The regulatory watchdog should make efforts to clear the confusion over the implementation and effects of the new stock market policy because investor sentiment is yet to recover from the repeated plunges of Chinese shares. Though the benchmark Shanghai Composite Index barely managed to climb up the psychologically important threshold of 3,000 points on Thursday, it has lost 15 percent in the first two weeks of this year.
Had the stock market been allowed to drift downward amid fears that the forthcoming shift of stock listing from an approval-based mechanism to one based on registration would lead to a surge in stock supply soon, it would have been possible that retail investors would flee the tumultuous market and undermine the hard-won mild recovery achieved in autumn and winter after the rout last summer.
In this sense, it is necessary for the China Securities Regulatory Commission to take actions to prevent the stock market from falling to the point it reached last year. Yet by citing procedural reasons to assure investors that the expected stock listing reform will not be implemented shortly after March 1 as thought, the securities watchdog has only cleared the minor concerns of investors.
True, there will be no imminent surge in stock supply under the new mechanism as the securities regulator needs time to draft rules for the registration-based stock listing and solicit public opinions on the draft. Also, the securities watchdog can ensure no immediate autonomy for issuers to price their shares.
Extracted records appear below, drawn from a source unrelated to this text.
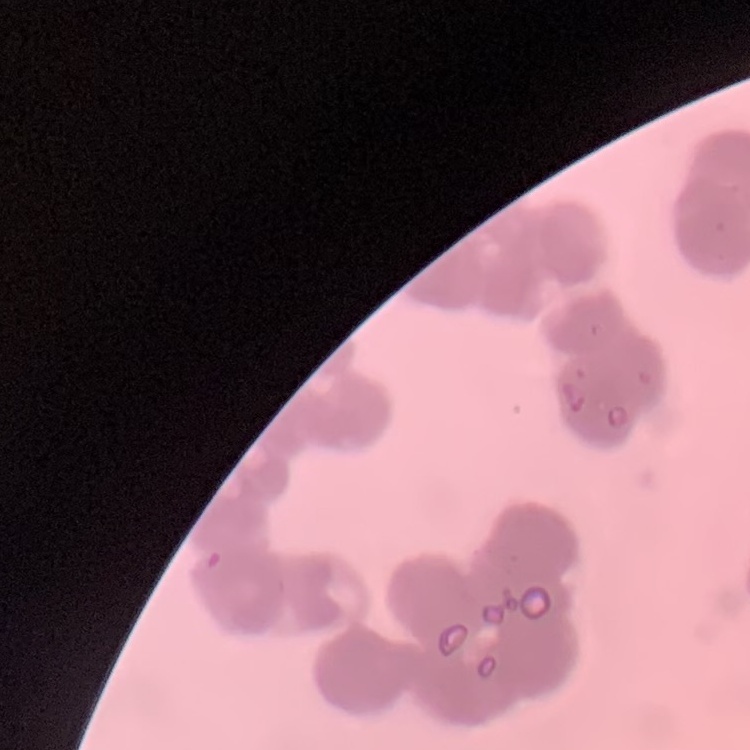
Summary:
  - Erythrocyte morphology: rouleaux formation
  - Stain: Field's or Giemsa
  - Image type: square crop of a larger photomicrograph
  - Preparation: thin blood film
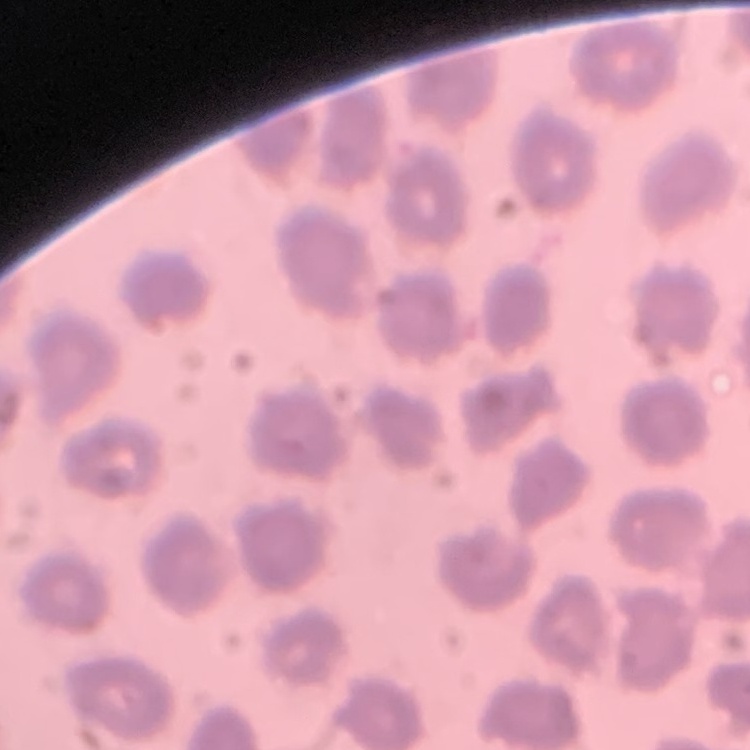

The erythrocytes show no rouleaux formation. Stained with either Field's or Giemsa. Thin blood smear. Square crop of a larger photomicrograph.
But all this will not help investors understand and accept the necessity of the ongoing stock listing reform which, if properly implemented and supervised, will do a lot to make pricing of shares more reasonable, stock listing more inclusive and the interaction between the stock market and the real economy more robust in the long run.
The extreme volatility of Chinese shares, a result of multiple reasons, certainly calls for the securities watchdog to take crisis management measures time and again. But a clear message from the securities authorities is badly needed to explain how the stock market will be reformed and supervised to boost investors' confidence in its long-term performance.